Monday, October 25, 2004
Politics often mixes bedfellows
A Democrat and a Republican may, indeed, find true happiness ... if they handle partisan differences well
By John Johnston
Enquirer staff writer
When Melanie Chavez marries Jeremy Campbell on the Saturday after Election Day, someone in her family of Democrats might be listening for this line: If anyone knows any reason why these two should not be wed, speak now ...
"They tease me all the time: 'You're marrying a Republican?!?' " says a smiling Chavez, 32.
Yes, Chavez, a die-hard Democrat, is marrying Campbell, a rock-ribbed Republican. It happens. Love conquers all, you know.
But this has been an especially passionate political season. And as the nation has grown increasingly polarized, it's often difficult for people from opposite ends of the political spectrum to have civil discussions. Which begs the question: Can politically mixed couples stay coupled?
"It makes it trickier," says Donna Montgomery, a therapist with Clinical Counseling Services of Northern Kentucky in Crestview Hills.
People's political views typically reflect their core values, she says. And while a relationship need not hinge on sharing all those values, such differences can be significant.
How people address those differences is crucial.
"If people can be thoughtful and civil and kind in their discussions, that's fine," Montgomery says. "But if a couple finds that talking about (politics) gets them too heated and it spills over into how they treat one another, it's best just to agree to disagree and stay away from it."
Chavez and Campbell, who met six years ago, say they don't discuss politics much with each other. There's no need.
"There's going to be no mind-changing," says Campbell, who is 34 and manages a restaurant.
"Absolutely not," says Chavez, who works in her family's business, Parking Company of America. "We're both very opinionated, both independent. So we pretty much knew right off the bat, don't go there."

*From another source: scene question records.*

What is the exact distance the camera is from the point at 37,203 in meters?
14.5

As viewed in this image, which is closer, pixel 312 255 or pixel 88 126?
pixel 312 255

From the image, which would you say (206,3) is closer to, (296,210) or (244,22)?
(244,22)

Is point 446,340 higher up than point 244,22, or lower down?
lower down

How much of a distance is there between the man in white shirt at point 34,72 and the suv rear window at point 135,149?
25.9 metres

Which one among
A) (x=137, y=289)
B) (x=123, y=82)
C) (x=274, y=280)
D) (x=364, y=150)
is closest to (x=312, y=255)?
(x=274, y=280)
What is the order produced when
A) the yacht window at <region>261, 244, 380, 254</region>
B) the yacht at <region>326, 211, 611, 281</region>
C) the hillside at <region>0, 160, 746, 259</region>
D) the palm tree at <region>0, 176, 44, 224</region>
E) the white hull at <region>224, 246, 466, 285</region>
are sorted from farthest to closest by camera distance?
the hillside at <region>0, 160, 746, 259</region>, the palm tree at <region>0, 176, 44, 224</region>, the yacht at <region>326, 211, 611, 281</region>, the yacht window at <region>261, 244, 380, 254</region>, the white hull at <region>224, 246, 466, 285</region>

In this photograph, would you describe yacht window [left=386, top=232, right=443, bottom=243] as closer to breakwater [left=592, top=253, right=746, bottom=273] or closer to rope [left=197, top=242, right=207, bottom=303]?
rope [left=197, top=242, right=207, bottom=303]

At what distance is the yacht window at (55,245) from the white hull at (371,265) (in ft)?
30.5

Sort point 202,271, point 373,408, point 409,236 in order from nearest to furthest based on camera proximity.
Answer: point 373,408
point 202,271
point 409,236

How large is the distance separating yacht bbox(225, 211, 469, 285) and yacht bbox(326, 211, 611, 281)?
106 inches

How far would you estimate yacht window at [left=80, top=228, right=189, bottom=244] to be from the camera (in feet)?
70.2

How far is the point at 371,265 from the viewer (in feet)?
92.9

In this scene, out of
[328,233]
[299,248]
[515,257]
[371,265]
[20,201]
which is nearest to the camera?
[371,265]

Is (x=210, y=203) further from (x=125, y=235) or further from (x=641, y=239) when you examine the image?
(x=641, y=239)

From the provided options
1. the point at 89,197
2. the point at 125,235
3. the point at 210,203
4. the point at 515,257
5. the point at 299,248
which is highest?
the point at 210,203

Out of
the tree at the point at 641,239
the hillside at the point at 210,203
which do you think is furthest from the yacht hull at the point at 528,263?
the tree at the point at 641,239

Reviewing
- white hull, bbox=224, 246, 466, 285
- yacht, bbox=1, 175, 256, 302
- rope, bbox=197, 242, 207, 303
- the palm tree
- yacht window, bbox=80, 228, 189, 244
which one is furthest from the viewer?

The Hyde Park couple watched the presidential debates, but not together. Campbell's nighttime work schedule prevented it.
"We've got them all on TiVo, so we could watch them together," Campbell says.
"No," Chavez says with a chuckle. "Because I just know what will happen. He'll be rolling his eyes and making comments the whole time."
Campbell, smirking slightly: "I don't do that at all."
Chavez says her family enjoys taking good-natured jabs at Campbell's political views. She says her father will be offering a toast at the wedding reception, "So if (John) Kerry wins, he is going to zing Jeremy."
"At my own wedding!" Campbell says. "If Bush loses, I gotta call the thing off."
He's kidding, of course.
The couple at least knows what they're up against.
"A lot of (couples) don't even think about (politics) until an election comes up," says Katrina Johnson, a therapist who practices in Clifton. "If it's something you haven't discussed or don't know about each other, that may be an issue."
Susan and Gene Salyer of Clermont County's Miami Township met late in 2000, after the fervor from the last presidential election had died down. They married two years ago, which means this is the first major election in their politically mixed marriage.
"I'm not going to get him to vote for Kerry," says Susan, 27, a lawyer and staunch Democrat. "He's not going to get me to vote for Bush. Sometimes it's better if we just don't talk about it."
Ah, but that can be tough, admits Gene, a Republican who is a regional manager for John Deere.
The couple watched several of the presidential debates together.
"I'm a loudmouth, so I make comments like crazy," Gene says. "She's very good about not instigating."
He adds: "It's never like a real argument. It's more like, my team is better than your team."
Montgomery says a couple's differing political views can be healthy, especially when it comes to raising children who can learn to appreciate opposing views. "If (couples) can keep it on a really thoughtful plane, it can be growth producing," the therapist says
Susan is pregnant, and the Salyers have a toddler, Jacob.
"He's a Republican," Gene says with a smile.
"He's a Democrat," Susan shoots back.
Then comes the compromise. Says Gene: "We'll probably raise Independents."
Looking for Mr. Right? Try
Yahoo! Personals recently surveyed 2,577 men and women about the politics of dating. Some findings:
Almost all Democrats (95 percent) and Republicans (97 percent) said they would not consider changing their political affiliation just because they were dating someone from the opposite party.
Sixty percent of Democrats and 52 percent of Republicans said it's important to know a person's political affiliation before going on a date.
Passion can outweigh political views, said 67 percent of Republicans and 68 percent of Democrats.
Just more than half - 51 percent - of singles said they are willing to date someone with completely opposite political views.
Talking politics on a first date is OK with 74 percent of singles, and 72 percent said they would tell who they voted for on a first date.
Thirty-one percent said their opinion of someone would change if they learned their date had not registered to vote.
The survey's margin of error is plus or minus 2 percentage points.